Monday afternoon, Grantland posted a piece from Christina Karhl, herself a transgender employee of Grantland:
We’re here because Essay Anne Vanderbilt is dead.

And she’s dead because — however loath she was to admit it — she was a member of a community for whom tragedy and loss are as regular as the sunrise, a minority for whom suicide attempts outpace the national average almost 26 times over, perhaps as high as 41 percent of all trans people. And because one of her responses to the fear of being outed as a transsexual woman to some of the people in her life — when it wasn’t even clear the story was ever going to run — was to immediately start talking and thinking about attempting suicide. Again.
Deadspin had this post last night from Tim Marchman titled How Grantland Screwed Up The Story Of Essay Anne Vanderbilt, Inventor:
The second is that Hannan crossed an ethical and moral line when he outed Vanderbilt to an investor in Yar Golf. There was no compelling reason to do so; it took the choice of whether or not to disclose her status away from Vanderbilt—a choice that is, barring fairly extreme exigencies, solely to be made by the person it most affects. As Christina Kahrl put it in her review of the piece that ran on Grantland, "revealing her gender identity was ultimately as dangerous as it was thoughtless."
My bold

Last night, Bill Simmons, the editor of Grantland posted a "Letter from the Editor." The thing that bothers me most is here:
To be clear, Caleb only interacted with her a handful of times. He never, at any time, threatened to out her on Grantland.

...snip...

Caleb’s biggest mistake? Outing Dr. V to one of her investors while she was still alive. I don’t think he understood the moral consequences of that decision, and frankly, neither did anyone working for Grantland.
There it is. At this point, it really doesn't matter that Hannan never "threatened to out her on Grantland." He had already outed her to an investor. Why would or could she believe he was not intending to do the same thing to the world?
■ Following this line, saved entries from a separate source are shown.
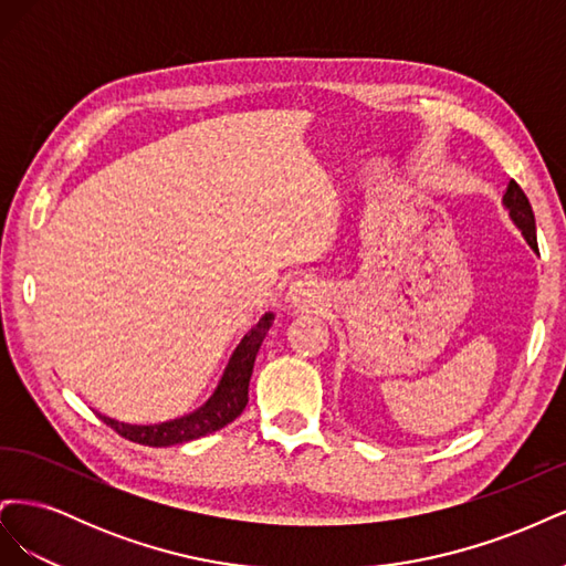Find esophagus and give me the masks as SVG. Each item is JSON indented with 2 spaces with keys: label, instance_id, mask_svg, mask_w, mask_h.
I'll return each instance as SVG.
<instances>
[{
  "label": "esophagus",
  "instance_id": "34e87169",
  "mask_svg": "<svg viewBox=\"0 0 566 566\" xmlns=\"http://www.w3.org/2000/svg\"><path fill=\"white\" fill-rule=\"evenodd\" d=\"M323 300V287L314 279H300L287 290V302L295 310H314Z\"/></svg>",
  "mask_w": 566,
  "mask_h": 566
}]
</instances>
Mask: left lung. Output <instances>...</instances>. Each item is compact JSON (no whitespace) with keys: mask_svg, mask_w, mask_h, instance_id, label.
Segmentation results:
<instances>
[{"mask_svg":"<svg viewBox=\"0 0 566 566\" xmlns=\"http://www.w3.org/2000/svg\"><path fill=\"white\" fill-rule=\"evenodd\" d=\"M505 208L510 210V217L515 224L522 229L526 243L538 252V243H536V219H534V210H531L528 198L524 196V191L520 188V184L515 179H510L507 191L503 196Z\"/></svg>","mask_w":566,"mask_h":566,"instance_id":"left-lung-1","label":"left lung"}]
</instances>
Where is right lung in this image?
<instances>
[{"mask_svg":"<svg viewBox=\"0 0 566 566\" xmlns=\"http://www.w3.org/2000/svg\"><path fill=\"white\" fill-rule=\"evenodd\" d=\"M271 321L273 314H264L260 323L241 339V345L235 347L214 394L208 399V403H202L193 413L160 424H127L106 416H101V420L111 424L119 437L134 443H144V447H175V443L193 441L221 430V427L233 422L243 413L248 403V385L254 358L271 328Z\"/></svg>","mask_w":566,"mask_h":566,"instance_id":"obj_1","label":"right lung"}]
</instances>
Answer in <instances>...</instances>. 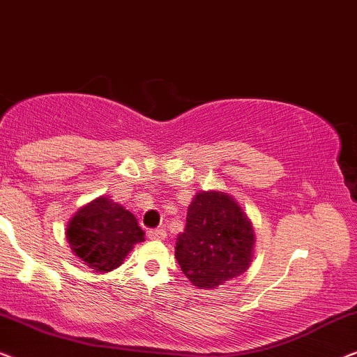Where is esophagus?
I'll list each match as a JSON object with an SVG mask.
<instances>
[{
	"instance_id": "obj_1",
	"label": "esophagus",
	"mask_w": 357,
	"mask_h": 357,
	"mask_svg": "<svg viewBox=\"0 0 357 357\" xmlns=\"http://www.w3.org/2000/svg\"><path fill=\"white\" fill-rule=\"evenodd\" d=\"M147 234H149V238H150V239H158V241H162V239L167 238V231L162 229V228H153V229H149V231H147Z\"/></svg>"
}]
</instances>
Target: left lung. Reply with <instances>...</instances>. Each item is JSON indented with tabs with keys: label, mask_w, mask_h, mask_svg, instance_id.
<instances>
[{
	"label": "left lung",
	"mask_w": 357,
	"mask_h": 357,
	"mask_svg": "<svg viewBox=\"0 0 357 357\" xmlns=\"http://www.w3.org/2000/svg\"><path fill=\"white\" fill-rule=\"evenodd\" d=\"M248 215L227 192H197L176 239L178 264L199 289H213L248 270L254 252Z\"/></svg>",
	"instance_id": "8db88e82"
}]
</instances>
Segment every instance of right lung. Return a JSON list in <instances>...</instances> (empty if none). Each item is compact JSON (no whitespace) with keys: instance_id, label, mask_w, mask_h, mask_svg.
Returning <instances> with one entry per match:
<instances>
[{"instance_id":"1","label":"right lung","mask_w":357,"mask_h":357,"mask_svg":"<svg viewBox=\"0 0 357 357\" xmlns=\"http://www.w3.org/2000/svg\"><path fill=\"white\" fill-rule=\"evenodd\" d=\"M66 238L87 267L107 273L124 262L134 244L142 243L144 231L129 210L102 195L69 220Z\"/></svg>"}]
</instances>
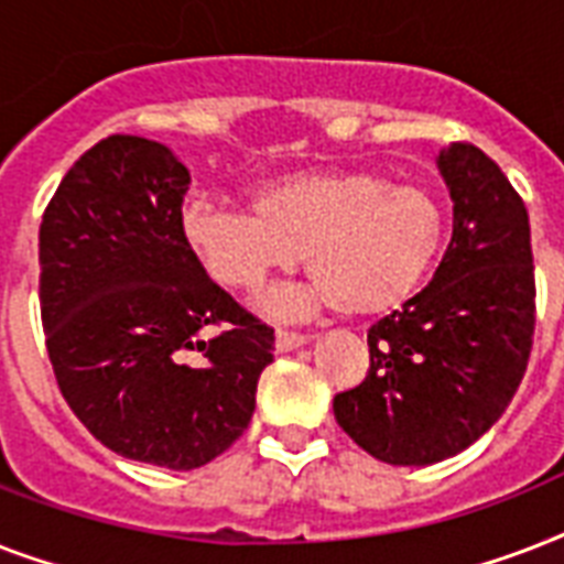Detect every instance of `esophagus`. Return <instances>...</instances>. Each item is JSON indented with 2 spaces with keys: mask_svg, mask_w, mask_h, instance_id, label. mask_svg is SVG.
Listing matches in <instances>:
<instances>
[{
  "mask_svg": "<svg viewBox=\"0 0 564 564\" xmlns=\"http://www.w3.org/2000/svg\"><path fill=\"white\" fill-rule=\"evenodd\" d=\"M310 336L304 334H290V330H278L274 334V348H278V354H286V351H295V348H301V345H307Z\"/></svg>",
  "mask_w": 564,
  "mask_h": 564,
  "instance_id": "1",
  "label": "esophagus"
}]
</instances>
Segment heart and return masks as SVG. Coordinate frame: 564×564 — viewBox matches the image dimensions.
I'll return each instance as SVG.
<instances>
[{
  "instance_id": "heart-1",
  "label": "heart",
  "mask_w": 564,
  "mask_h": 564,
  "mask_svg": "<svg viewBox=\"0 0 564 564\" xmlns=\"http://www.w3.org/2000/svg\"><path fill=\"white\" fill-rule=\"evenodd\" d=\"M254 210L193 198L181 234L213 281L257 290L290 272L301 251L313 283L304 295L274 292L263 307L290 316L304 301H334L345 316H383L412 299L436 263L445 219L419 184H386L375 172H304L272 181Z\"/></svg>"
}]
</instances>
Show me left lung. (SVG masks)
<instances>
[{
    "mask_svg": "<svg viewBox=\"0 0 564 564\" xmlns=\"http://www.w3.org/2000/svg\"><path fill=\"white\" fill-rule=\"evenodd\" d=\"M454 234L433 281L369 330L371 369L334 398L348 436L389 465H433L474 445L512 401L535 325L530 216L491 158H436Z\"/></svg>",
    "mask_w": 564,
    "mask_h": 564,
    "instance_id": "left-lung-1",
    "label": "left lung"
}]
</instances>
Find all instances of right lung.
Masks as SVG:
<instances>
[{
    "label": "right lung",
    "mask_w": 564,
    "mask_h": 564,
    "mask_svg": "<svg viewBox=\"0 0 564 564\" xmlns=\"http://www.w3.org/2000/svg\"><path fill=\"white\" fill-rule=\"evenodd\" d=\"M187 187L172 149L113 134L73 163L40 221V316L66 403L113 454L172 471L242 436L274 351L272 327L184 242Z\"/></svg>",
    "instance_id": "add662e5"
}]
</instances>
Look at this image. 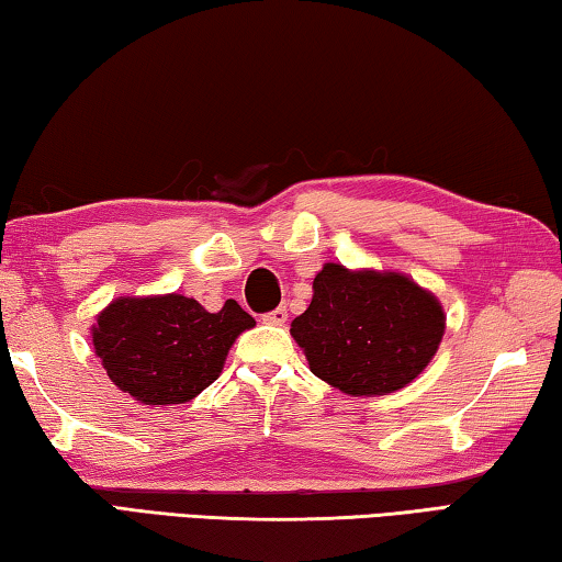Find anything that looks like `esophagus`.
<instances>
[{
  "label": "esophagus",
  "mask_w": 562,
  "mask_h": 562,
  "mask_svg": "<svg viewBox=\"0 0 562 562\" xmlns=\"http://www.w3.org/2000/svg\"><path fill=\"white\" fill-rule=\"evenodd\" d=\"M286 318H289V314H286V306L273 308V311H269V314L263 316L266 324H273V326H283V324H286Z\"/></svg>",
  "instance_id": "34e87169"
}]
</instances>
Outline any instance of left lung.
Here are the masks:
<instances>
[{
    "mask_svg": "<svg viewBox=\"0 0 562 562\" xmlns=\"http://www.w3.org/2000/svg\"><path fill=\"white\" fill-rule=\"evenodd\" d=\"M443 328L436 296L406 276L326 263L291 336L321 381L351 395H383L428 366Z\"/></svg>",
    "mask_w": 562,
    "mask_h": 562,
    "instance_id": "obj_1",
    "label": "left lung"
}]
</instances>
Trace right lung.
Segmentation results:
<instances>
[{
  "instance_id": "right-lung-1",
  "label": "right lung",
  "mask_w": 562,
  "mask_h": 562,
  "mask_svg": "<svg viewBox=\"0 0 562 562\" xmlns=\"http://www.w3.org/2000/svg\"><path fill=\"white\" fill-rule=\"evenodd\" d=\"M256 321L228 299L218 314L169 293L119 299L99 316L91 341L109 379L146 406L187 403L209 389L241 330Z\"/></svg>"
}]
</instances>
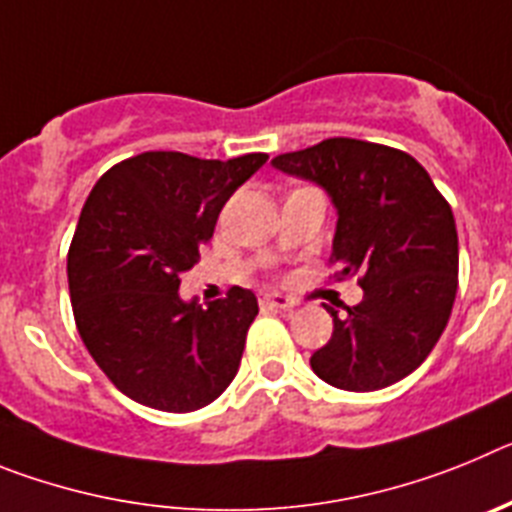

Alyssa Rosenberg/Think Progress had a follow-up last night titled The 4 Most Important Points In Bill Simmons’ Apology For Publishing A Piece Outing A Trans Woman. For me, the outing of Essay Anne Vanderbilt is far and away the most egregious mistake in this whole mess. Reading Simmons' note and others, I get a sense of "Hannan made a mistake, but..." on something that should have no "...but...". Hannan made a grievous mistake, period. Everything that falls off after the outing - from the back-and-forth emails, the writing and editing of the piece, the suicide of Essay Anna Vanderbilt, the concentration on Vanderbilt's being transgender, the publication of an article that most likely would not have been published without the suicide - all go back to that bright line being crossed where he outed her in the first place.

There is no apology, there are no explanations, there are no mitigating circumstances that can erase that hard fact.